-- START OF Provided material --

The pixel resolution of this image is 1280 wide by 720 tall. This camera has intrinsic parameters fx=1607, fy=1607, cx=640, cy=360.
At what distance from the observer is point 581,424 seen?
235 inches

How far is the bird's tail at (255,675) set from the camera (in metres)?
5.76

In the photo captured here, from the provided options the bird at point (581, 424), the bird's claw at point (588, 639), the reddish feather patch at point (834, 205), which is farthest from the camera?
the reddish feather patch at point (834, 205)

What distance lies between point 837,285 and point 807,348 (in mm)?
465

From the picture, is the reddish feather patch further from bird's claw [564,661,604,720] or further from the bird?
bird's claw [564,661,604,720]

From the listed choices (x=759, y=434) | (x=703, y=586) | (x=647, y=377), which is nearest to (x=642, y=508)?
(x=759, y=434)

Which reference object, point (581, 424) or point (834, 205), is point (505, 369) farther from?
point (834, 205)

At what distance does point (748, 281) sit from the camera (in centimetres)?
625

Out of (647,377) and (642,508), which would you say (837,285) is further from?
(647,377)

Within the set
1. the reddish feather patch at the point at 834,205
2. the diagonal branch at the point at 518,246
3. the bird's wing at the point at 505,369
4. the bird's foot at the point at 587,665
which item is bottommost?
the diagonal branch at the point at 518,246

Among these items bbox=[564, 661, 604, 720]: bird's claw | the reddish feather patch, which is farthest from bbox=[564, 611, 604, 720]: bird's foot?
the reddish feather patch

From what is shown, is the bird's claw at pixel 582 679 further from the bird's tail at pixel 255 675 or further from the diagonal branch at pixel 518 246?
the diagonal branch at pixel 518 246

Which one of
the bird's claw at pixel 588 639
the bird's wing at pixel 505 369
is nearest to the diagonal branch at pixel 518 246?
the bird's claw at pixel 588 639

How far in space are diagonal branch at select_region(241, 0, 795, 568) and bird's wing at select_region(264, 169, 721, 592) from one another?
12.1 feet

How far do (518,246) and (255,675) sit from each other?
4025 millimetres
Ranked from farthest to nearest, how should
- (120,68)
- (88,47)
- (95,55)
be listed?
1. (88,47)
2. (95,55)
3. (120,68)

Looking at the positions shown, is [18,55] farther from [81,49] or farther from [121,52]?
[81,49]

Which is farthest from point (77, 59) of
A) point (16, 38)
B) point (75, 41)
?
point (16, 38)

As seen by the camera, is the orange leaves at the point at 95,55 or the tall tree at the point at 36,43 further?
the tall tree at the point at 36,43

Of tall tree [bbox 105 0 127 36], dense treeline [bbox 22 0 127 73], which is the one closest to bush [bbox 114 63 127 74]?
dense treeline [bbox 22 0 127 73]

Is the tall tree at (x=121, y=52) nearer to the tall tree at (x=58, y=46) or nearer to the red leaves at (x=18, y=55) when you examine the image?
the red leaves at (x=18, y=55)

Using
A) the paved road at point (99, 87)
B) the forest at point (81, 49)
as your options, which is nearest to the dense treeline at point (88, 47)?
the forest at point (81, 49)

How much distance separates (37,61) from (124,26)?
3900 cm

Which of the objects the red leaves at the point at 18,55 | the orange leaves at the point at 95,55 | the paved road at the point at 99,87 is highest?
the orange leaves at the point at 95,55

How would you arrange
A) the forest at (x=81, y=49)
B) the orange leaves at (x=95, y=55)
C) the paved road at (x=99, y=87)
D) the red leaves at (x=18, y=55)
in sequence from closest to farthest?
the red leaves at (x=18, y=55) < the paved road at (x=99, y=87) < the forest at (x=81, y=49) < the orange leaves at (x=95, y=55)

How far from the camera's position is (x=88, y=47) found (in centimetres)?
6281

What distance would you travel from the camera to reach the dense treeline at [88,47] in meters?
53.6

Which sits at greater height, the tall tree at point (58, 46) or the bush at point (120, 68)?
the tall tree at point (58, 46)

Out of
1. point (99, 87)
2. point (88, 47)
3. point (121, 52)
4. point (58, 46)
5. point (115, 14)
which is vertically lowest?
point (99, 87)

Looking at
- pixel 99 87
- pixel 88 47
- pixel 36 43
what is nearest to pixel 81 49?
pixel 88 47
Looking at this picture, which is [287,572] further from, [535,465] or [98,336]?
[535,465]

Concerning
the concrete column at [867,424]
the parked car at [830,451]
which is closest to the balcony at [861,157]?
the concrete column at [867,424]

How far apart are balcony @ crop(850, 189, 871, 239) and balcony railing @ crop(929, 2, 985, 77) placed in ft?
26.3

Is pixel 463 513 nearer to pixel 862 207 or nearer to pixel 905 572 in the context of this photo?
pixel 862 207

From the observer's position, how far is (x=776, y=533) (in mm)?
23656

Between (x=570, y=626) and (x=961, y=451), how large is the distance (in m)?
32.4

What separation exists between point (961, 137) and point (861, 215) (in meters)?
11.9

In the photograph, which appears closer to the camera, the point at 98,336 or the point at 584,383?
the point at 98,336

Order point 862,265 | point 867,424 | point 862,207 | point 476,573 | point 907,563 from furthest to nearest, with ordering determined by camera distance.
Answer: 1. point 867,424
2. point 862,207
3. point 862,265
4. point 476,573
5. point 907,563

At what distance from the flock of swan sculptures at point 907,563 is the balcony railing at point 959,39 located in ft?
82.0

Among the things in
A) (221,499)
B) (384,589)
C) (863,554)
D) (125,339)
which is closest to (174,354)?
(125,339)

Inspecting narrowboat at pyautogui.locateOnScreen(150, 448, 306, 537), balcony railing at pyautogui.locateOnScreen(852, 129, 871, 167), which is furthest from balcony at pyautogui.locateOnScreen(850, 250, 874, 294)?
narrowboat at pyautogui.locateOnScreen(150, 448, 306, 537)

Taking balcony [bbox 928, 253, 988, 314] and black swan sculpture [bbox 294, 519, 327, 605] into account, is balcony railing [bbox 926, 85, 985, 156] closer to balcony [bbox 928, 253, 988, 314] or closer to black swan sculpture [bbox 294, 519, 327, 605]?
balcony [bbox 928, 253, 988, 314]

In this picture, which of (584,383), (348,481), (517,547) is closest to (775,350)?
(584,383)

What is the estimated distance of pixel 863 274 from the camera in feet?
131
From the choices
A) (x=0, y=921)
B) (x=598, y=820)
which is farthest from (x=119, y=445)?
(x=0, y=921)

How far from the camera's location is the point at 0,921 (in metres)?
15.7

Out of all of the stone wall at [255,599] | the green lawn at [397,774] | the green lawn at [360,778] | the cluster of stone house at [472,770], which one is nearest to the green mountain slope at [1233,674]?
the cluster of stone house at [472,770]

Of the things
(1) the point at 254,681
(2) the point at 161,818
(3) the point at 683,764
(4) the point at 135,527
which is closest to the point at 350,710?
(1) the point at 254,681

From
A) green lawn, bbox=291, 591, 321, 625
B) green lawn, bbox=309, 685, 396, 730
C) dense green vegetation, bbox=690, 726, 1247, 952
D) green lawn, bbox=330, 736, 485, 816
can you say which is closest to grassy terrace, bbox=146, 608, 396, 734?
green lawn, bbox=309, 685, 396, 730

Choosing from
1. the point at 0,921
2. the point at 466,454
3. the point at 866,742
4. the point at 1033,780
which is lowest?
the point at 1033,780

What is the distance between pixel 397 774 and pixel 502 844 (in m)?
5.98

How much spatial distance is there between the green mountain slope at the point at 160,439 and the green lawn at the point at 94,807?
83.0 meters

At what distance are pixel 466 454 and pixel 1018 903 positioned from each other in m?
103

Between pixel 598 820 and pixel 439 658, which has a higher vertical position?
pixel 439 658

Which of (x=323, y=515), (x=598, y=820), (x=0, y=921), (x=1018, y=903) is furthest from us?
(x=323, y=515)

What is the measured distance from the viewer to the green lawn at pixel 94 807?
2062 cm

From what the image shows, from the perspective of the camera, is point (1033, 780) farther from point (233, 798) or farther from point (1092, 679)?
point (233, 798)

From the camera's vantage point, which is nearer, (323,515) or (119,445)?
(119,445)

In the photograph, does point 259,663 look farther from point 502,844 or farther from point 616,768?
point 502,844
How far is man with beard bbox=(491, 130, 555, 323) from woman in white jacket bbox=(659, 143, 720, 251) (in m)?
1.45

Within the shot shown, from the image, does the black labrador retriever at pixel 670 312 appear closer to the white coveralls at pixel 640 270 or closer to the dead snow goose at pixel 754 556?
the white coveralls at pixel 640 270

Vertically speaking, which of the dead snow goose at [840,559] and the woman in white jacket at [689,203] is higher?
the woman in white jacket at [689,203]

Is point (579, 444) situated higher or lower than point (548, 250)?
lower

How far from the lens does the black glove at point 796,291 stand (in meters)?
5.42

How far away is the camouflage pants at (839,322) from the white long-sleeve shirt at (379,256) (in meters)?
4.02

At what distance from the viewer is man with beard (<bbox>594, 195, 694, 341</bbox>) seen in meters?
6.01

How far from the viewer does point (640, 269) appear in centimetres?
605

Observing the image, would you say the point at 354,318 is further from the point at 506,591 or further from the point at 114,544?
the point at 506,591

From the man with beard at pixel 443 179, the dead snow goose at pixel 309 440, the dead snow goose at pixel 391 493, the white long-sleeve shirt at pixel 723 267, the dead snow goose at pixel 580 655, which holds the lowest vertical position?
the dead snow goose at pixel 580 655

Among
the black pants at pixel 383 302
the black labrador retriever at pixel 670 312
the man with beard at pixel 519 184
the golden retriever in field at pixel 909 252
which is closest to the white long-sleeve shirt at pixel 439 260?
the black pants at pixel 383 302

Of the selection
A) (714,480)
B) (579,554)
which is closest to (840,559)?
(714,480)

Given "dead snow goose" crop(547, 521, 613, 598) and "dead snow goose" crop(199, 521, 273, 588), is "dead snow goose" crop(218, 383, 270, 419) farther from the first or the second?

-- END OF Provided material --

# [What is needed]
Reproduce verbatim the records from the line containing "How far in space" through the line containing "4025 millimetres", both included.

# [Answer for the task]
How far in space are diagonal branch at select_region(241, 0, 795, 568) and bird's wing at select_region(264, 169, 721, 592) from one another?
12.1 feet

How far do (518,246) and (255,675) sit from each other?
4025 millimetres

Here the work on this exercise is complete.